## START Records for this exercise
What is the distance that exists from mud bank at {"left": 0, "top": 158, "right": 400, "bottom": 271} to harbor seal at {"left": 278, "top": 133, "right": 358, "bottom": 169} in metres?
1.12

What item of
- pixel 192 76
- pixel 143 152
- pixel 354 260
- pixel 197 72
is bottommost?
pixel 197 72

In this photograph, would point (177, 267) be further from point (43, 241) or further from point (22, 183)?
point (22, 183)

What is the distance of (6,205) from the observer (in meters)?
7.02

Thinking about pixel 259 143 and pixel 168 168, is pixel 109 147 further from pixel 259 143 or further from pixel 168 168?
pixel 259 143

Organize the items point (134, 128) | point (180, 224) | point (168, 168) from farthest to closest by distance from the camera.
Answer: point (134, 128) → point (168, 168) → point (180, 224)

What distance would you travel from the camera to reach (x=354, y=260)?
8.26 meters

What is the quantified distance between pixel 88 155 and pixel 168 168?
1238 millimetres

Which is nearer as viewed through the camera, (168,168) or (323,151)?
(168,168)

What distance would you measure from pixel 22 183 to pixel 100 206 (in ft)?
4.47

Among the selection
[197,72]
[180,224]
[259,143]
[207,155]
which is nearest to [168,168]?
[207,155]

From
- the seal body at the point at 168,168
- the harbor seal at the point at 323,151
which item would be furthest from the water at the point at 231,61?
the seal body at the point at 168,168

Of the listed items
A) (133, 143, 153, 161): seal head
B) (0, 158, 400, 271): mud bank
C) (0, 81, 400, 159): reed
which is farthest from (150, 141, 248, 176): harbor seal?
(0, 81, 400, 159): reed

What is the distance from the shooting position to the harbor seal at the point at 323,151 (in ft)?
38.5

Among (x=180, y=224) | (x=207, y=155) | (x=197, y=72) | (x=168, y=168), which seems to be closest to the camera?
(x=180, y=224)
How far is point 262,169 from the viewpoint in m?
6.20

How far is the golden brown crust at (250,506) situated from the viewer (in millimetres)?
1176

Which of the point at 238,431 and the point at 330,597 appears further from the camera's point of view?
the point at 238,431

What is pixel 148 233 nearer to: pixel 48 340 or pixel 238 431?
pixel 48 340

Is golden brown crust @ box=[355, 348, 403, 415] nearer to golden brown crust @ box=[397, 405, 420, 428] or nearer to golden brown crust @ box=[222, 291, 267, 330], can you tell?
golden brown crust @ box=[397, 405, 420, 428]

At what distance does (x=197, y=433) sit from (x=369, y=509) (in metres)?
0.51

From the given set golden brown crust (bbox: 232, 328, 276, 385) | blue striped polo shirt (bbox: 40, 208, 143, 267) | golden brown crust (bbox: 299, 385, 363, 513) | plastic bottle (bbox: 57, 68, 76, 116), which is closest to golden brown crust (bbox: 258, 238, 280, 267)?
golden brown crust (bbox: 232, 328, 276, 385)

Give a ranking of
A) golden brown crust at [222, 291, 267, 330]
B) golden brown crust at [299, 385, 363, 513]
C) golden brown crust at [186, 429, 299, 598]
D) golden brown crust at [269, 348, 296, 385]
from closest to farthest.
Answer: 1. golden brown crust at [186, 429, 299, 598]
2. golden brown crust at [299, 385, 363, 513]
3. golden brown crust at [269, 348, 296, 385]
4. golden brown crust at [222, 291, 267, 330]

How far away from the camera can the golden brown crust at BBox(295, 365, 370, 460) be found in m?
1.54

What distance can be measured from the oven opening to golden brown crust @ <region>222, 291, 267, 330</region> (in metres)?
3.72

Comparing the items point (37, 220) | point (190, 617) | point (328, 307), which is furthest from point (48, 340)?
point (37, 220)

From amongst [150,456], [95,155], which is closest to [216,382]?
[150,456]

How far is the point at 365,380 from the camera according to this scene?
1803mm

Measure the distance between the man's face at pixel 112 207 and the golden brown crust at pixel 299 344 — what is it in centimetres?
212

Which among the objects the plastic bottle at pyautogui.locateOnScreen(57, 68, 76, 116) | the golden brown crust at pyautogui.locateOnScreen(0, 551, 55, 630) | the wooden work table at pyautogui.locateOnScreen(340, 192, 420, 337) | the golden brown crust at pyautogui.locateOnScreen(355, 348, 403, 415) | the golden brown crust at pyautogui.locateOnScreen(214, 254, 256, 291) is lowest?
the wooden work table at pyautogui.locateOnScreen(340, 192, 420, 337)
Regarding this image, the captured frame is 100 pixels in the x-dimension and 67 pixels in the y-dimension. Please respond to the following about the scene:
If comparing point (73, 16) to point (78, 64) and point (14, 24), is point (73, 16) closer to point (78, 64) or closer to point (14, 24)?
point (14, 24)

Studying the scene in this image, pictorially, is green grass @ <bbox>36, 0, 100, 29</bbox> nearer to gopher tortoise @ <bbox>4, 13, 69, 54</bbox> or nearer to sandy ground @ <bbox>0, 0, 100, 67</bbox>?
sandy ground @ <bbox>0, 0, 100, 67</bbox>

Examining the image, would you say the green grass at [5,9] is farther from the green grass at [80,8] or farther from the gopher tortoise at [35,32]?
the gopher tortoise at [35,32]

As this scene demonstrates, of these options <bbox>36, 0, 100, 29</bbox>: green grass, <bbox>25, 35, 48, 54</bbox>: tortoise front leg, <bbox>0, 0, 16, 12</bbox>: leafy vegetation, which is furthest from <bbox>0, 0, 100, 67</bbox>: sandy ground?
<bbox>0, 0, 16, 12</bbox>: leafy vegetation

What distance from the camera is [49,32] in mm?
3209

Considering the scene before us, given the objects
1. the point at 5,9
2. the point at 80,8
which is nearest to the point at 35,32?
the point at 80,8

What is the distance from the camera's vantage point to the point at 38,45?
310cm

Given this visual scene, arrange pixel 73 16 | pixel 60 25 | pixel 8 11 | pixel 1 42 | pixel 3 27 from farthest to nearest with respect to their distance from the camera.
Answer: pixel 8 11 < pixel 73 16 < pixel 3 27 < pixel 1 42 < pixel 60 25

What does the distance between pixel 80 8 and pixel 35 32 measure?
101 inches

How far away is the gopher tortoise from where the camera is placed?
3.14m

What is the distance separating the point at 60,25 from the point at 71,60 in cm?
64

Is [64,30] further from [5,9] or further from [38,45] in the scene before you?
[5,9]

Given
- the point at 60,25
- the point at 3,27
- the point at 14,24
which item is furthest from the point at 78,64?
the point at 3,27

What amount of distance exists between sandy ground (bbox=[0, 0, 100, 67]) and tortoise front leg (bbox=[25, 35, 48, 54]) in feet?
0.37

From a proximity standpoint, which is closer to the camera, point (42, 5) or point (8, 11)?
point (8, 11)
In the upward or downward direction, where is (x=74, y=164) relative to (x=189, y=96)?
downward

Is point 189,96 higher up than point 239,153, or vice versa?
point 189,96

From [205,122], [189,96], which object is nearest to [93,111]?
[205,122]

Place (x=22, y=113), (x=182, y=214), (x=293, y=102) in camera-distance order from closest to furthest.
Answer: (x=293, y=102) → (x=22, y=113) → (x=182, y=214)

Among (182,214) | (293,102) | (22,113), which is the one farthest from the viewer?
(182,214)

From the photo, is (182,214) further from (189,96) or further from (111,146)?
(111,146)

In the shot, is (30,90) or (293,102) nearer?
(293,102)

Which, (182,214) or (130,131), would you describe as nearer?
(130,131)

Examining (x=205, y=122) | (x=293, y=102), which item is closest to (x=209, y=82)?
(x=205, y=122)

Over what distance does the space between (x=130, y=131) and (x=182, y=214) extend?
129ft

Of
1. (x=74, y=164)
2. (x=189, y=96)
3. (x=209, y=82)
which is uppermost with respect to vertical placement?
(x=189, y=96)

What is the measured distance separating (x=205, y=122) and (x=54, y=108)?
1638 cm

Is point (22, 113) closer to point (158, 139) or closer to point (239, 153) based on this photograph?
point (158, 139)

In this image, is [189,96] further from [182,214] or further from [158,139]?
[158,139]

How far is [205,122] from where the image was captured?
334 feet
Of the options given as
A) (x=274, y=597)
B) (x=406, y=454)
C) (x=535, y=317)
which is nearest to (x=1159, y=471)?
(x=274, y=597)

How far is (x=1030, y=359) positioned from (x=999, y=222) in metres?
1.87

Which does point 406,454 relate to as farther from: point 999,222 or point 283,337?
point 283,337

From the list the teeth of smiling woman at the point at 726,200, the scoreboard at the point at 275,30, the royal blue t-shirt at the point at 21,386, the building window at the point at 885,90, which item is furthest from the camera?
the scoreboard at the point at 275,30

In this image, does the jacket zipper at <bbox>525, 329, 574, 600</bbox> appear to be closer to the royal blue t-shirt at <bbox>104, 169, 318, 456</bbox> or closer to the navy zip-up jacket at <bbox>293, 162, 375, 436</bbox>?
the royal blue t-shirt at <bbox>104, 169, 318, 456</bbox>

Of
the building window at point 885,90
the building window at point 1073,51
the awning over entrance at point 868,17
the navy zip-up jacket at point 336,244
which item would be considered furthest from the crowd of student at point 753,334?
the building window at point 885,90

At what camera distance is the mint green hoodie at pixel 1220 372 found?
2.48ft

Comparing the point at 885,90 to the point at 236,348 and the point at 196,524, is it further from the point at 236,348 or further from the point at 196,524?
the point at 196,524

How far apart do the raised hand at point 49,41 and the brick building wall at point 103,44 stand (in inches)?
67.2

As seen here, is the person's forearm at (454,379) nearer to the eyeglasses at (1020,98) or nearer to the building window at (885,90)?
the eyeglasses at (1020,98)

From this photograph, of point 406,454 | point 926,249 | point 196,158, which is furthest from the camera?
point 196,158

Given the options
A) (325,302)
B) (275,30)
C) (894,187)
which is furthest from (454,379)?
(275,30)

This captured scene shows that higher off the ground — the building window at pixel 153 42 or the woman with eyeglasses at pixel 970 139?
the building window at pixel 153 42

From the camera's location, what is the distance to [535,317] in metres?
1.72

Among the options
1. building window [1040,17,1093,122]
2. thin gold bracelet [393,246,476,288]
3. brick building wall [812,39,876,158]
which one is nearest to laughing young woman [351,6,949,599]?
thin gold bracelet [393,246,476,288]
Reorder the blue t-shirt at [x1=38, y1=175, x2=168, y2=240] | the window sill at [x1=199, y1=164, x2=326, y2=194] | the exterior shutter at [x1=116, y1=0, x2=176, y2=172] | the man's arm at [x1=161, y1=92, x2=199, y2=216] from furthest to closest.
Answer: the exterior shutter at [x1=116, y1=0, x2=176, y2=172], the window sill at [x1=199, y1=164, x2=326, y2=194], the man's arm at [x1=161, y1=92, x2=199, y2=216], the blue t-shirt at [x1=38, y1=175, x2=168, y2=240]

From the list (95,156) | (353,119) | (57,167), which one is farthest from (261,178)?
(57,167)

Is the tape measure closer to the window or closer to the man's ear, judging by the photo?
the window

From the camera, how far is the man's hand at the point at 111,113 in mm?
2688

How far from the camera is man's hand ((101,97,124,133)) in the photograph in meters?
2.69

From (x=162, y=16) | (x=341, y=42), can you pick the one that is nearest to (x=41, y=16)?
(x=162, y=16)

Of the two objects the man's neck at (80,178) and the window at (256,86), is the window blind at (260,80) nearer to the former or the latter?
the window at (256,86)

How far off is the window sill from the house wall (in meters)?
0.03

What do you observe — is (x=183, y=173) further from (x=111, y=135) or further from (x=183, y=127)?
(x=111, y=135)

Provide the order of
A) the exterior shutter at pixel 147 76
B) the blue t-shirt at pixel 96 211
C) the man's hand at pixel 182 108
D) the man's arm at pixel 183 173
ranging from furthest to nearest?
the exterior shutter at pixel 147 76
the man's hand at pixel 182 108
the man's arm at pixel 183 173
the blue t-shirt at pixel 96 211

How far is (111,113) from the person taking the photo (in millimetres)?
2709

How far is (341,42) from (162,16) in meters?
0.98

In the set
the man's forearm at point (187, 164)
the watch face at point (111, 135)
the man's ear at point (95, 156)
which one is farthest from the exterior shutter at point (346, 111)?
## END Records for this exercise
Reproduce the material between the lines holding "Organize the items" and "8.26 meters", inclusive, with "camera" swapped for "viewer" and nothing else changed. Give only those lines.

Organize the items point (134, 128) | point (180, 224) | point (168, 168) from farthest to closest by distance from the viewer.
Answer: point (134, 128) → point (168, 168) → point (180, 224)

What distance would you travel from the viewer to reach (x=354, y=260)?
8.26 meters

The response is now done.